I am trying to edit LucD's spring cleaning datastore script (Link) below to do a few things and need some help.

These are the things I'd like to do:

1. Report on all files and folders on the datastore, not just vmdks.

2. Support NFS datastores. if($ds.ExtensionData.Summary.MultipleHostAccess) should work.

3. Filter out .snapshot NetApp folders in addition to other "." prefixed system folders like HA, StorageIO, etc. (Would be nice to support regex filters.)

4. Exclude SRM and CBT folders/files.

function Remove-OrphanedData {

<#

.SYNOPSIS   Remove orphaned folders and VMDK files

.DESCRIPTION   The function searches orphaned folders and VMDK files

   on one or more datastores and reports its findings.

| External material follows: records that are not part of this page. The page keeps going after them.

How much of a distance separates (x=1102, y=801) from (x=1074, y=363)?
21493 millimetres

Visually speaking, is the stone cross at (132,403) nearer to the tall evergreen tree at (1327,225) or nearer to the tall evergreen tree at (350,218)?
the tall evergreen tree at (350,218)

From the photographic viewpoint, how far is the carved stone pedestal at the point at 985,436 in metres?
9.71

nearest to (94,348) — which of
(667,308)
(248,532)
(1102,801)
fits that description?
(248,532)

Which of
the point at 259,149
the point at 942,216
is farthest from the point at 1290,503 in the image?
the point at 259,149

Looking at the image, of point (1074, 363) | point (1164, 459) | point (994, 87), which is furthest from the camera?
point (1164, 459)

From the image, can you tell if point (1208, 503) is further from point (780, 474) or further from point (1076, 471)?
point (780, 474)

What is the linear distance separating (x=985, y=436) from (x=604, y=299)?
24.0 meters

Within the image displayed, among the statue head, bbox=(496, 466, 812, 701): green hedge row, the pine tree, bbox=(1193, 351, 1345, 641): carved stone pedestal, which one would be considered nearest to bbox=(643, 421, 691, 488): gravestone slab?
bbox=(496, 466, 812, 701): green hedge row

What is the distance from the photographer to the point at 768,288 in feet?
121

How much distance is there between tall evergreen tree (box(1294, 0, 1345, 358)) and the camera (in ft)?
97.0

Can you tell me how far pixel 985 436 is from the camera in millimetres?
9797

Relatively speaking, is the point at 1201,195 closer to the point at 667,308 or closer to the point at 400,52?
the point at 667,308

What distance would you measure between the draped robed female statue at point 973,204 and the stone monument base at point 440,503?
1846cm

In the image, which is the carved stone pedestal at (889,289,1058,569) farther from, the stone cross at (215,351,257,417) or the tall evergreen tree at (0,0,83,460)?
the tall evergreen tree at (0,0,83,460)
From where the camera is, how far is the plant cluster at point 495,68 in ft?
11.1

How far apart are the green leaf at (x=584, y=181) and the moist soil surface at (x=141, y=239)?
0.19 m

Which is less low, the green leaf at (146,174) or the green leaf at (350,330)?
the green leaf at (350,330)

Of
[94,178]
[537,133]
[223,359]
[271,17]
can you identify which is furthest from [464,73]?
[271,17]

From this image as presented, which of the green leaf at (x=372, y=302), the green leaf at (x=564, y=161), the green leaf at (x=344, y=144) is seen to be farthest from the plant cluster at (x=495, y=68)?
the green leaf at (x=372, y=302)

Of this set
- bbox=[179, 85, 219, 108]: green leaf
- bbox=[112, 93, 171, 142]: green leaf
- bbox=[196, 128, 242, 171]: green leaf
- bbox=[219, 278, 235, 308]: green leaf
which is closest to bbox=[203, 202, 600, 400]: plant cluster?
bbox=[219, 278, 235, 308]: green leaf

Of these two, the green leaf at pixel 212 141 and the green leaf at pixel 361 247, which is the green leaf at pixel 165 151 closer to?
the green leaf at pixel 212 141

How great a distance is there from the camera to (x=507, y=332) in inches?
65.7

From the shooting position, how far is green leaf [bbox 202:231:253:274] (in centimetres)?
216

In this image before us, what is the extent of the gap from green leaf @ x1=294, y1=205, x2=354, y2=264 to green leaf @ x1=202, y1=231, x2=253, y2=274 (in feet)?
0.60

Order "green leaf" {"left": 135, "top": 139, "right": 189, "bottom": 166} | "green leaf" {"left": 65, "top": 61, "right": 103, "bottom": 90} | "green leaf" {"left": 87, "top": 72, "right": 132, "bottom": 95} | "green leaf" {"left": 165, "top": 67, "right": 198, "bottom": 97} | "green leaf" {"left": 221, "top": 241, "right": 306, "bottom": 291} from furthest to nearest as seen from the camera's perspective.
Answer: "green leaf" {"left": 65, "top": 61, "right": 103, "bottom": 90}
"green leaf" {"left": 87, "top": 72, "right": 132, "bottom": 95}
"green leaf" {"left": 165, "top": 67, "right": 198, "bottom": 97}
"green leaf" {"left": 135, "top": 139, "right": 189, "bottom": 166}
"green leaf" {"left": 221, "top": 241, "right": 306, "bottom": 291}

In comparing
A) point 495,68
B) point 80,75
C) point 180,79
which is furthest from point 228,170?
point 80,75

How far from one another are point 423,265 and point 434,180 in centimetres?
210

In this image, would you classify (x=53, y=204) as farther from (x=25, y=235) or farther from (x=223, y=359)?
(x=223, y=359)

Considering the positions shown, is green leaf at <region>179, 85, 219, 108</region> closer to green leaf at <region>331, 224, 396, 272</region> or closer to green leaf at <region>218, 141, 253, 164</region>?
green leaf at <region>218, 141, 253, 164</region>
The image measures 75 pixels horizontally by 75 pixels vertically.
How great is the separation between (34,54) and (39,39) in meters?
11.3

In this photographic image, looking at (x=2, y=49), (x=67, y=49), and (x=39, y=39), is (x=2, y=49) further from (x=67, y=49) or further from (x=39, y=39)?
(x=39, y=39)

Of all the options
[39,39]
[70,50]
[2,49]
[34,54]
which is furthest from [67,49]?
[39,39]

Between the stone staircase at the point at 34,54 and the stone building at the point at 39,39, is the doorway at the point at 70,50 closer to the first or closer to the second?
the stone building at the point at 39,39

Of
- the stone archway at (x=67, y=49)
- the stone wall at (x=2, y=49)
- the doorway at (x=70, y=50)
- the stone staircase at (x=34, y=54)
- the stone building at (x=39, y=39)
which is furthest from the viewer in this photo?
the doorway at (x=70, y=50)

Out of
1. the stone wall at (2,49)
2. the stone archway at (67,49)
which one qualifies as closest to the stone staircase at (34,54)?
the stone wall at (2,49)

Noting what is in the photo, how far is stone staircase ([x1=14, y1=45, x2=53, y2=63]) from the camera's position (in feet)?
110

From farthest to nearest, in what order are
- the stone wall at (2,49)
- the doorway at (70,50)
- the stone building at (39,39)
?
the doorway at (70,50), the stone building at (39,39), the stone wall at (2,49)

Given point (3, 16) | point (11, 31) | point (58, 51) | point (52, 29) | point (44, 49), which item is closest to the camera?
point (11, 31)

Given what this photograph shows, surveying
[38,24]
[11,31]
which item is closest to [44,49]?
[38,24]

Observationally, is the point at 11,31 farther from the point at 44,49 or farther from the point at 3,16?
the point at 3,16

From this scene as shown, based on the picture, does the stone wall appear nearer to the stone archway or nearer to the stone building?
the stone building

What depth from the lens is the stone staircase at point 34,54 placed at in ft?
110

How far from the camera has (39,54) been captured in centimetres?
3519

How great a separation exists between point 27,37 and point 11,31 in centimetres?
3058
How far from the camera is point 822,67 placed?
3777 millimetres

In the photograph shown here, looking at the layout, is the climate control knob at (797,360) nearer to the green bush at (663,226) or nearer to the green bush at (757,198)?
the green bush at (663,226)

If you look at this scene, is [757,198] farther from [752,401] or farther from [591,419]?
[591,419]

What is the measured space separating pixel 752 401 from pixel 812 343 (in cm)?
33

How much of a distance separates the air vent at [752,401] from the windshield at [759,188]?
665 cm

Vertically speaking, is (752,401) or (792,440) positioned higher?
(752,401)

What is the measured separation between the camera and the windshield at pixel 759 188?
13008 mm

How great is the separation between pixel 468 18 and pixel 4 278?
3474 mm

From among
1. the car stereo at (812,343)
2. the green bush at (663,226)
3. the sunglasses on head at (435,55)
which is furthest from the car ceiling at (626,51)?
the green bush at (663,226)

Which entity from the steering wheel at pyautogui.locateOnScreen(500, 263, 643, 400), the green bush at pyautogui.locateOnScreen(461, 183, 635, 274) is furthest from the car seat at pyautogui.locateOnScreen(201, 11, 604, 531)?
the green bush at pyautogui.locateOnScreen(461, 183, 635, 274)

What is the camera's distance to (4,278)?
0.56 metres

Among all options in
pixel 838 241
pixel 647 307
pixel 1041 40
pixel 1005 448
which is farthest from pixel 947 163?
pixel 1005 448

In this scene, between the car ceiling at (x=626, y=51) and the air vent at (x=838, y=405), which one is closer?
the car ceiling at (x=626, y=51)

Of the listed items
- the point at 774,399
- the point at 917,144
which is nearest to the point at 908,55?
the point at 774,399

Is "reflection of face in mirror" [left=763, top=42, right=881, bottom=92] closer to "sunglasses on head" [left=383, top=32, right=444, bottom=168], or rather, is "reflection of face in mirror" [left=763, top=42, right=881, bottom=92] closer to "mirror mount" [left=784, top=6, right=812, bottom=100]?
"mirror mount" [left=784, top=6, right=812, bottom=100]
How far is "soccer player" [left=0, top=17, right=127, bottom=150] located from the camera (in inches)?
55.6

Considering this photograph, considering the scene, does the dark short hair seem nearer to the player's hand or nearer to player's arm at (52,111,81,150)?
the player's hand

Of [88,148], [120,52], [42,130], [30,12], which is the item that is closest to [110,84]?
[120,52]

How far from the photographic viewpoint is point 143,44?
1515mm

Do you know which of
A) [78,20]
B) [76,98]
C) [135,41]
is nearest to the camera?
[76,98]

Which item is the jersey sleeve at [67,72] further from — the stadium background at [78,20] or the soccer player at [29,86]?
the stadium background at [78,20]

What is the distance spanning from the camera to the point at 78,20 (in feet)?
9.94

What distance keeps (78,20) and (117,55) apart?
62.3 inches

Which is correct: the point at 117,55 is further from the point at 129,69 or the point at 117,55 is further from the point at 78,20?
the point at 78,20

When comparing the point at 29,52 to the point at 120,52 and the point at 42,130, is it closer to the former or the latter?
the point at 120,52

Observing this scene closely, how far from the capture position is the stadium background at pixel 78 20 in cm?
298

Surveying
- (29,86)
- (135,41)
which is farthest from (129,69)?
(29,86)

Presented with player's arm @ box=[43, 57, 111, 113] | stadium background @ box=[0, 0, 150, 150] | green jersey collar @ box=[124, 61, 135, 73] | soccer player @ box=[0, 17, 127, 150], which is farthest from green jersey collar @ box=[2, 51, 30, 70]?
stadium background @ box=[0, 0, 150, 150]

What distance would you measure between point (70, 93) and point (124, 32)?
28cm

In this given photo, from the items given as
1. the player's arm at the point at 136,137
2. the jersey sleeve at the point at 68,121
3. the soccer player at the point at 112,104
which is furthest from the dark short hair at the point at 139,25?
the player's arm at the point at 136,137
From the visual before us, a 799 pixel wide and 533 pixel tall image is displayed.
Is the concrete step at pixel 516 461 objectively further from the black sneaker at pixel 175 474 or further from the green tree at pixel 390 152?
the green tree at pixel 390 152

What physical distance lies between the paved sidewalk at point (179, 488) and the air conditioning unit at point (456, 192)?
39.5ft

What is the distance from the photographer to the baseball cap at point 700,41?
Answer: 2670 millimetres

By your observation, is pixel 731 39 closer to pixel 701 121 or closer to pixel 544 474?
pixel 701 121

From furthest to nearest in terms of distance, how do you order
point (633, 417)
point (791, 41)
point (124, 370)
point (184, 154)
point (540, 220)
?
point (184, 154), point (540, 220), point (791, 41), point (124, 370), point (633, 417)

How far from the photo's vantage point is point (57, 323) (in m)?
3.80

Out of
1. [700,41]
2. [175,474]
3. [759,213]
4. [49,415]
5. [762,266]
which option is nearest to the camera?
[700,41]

   Optionally the function removes  the orphaned folders   and VMDK files

.NOTES   Author:  Luc Dekens

.PARAMETER Datastore

   One or more datastores.

   The default is to investigate all shared VMFS datastores

.PARAMETER Delete

   A switch that indicates if you want to remove the folders

   and VMDK files

.EXAMPLE

   PS> Remove-OrphanedData -Datastore ds1

.EXAMPLE

  PS> Get-Datastore ds* | Remove-OrphanedData

.EXAMPLE

  PS> Remove-OrphanedData -Datastore $ds -Delete

#>

  [CmdletBinding(SupportsShouldProcess=$true)]

  param(

  [parameter(Mandatory=$true,ValueFromPipeline=$true)]

  [PSObject[]]$Datastore,

  [switch]$Delete

  )

  begin{

    $fldList = @{}

    $hdList = @{}

    $fileMgr = Get-View FileManager

  }

  process{

    foreach($ds in $Datastore){

      if($ds.GetType().Name -eq "String"){

        $ds = Get-Datastore -Name $ds

      }

      if($ds.ExtensionData.Summary.MultipleHostAccess){

        Get-VM -Datastore $ds | %{

          $_.Extensiondata.LayoutEx.File | where{"diskDescriptor","diskExtent" -contains $_.Type} | %{

            $fldList[$_.Name.Split('/')[0]] = $_.Name

            $hdList[$_.Name] = $_.Name

          }

        }

        Get-Template | where {$_.DatastoreIdList -contains $ds.Id} | %{

          $_.Extensiondata.LayoutEx.File | where{"diskDescriptor","diskExtent" -contains $_.Type} | %{

            $fldList[$_.Name.Split('/')[0]] = $_.Name

            $hdList[$_.Name] = $_.Name

          }

        }

        $dc = $ds.Datacenter.Extensiondata

        $flags = New-Object VMware.Vim.FileQueryFlags

        $flags.FileSize = $true

        $flags.FileType = $true

        $disk = New-Object VMware.Vim.VmDiskFileQuery

        $disk.details = New-Object VMware.Vim.VmDiskFileQueryFlags

        $disk.details.capacityKb = $true

        $disk.details.diskExtents = $true

        $disk.details.diskType = $true

        $disk.details.thin = $true

        $searchSpec = New-Object VMware.Vim.HostDatastoreBrowserSearchSpec

        $searchSpec.details = $flags

        $searchSpec.Query += $disk

        $searchSpec.sortFoldersFirst = $true

        $dsBrowser = Get-View $ds.ExtensionData.browser

        $rootPath = "[" + $ds.Name + "]"

        $searchResult = $dsBrowser.SearchDatastoreSubFolders($rootPath, $searchSpec)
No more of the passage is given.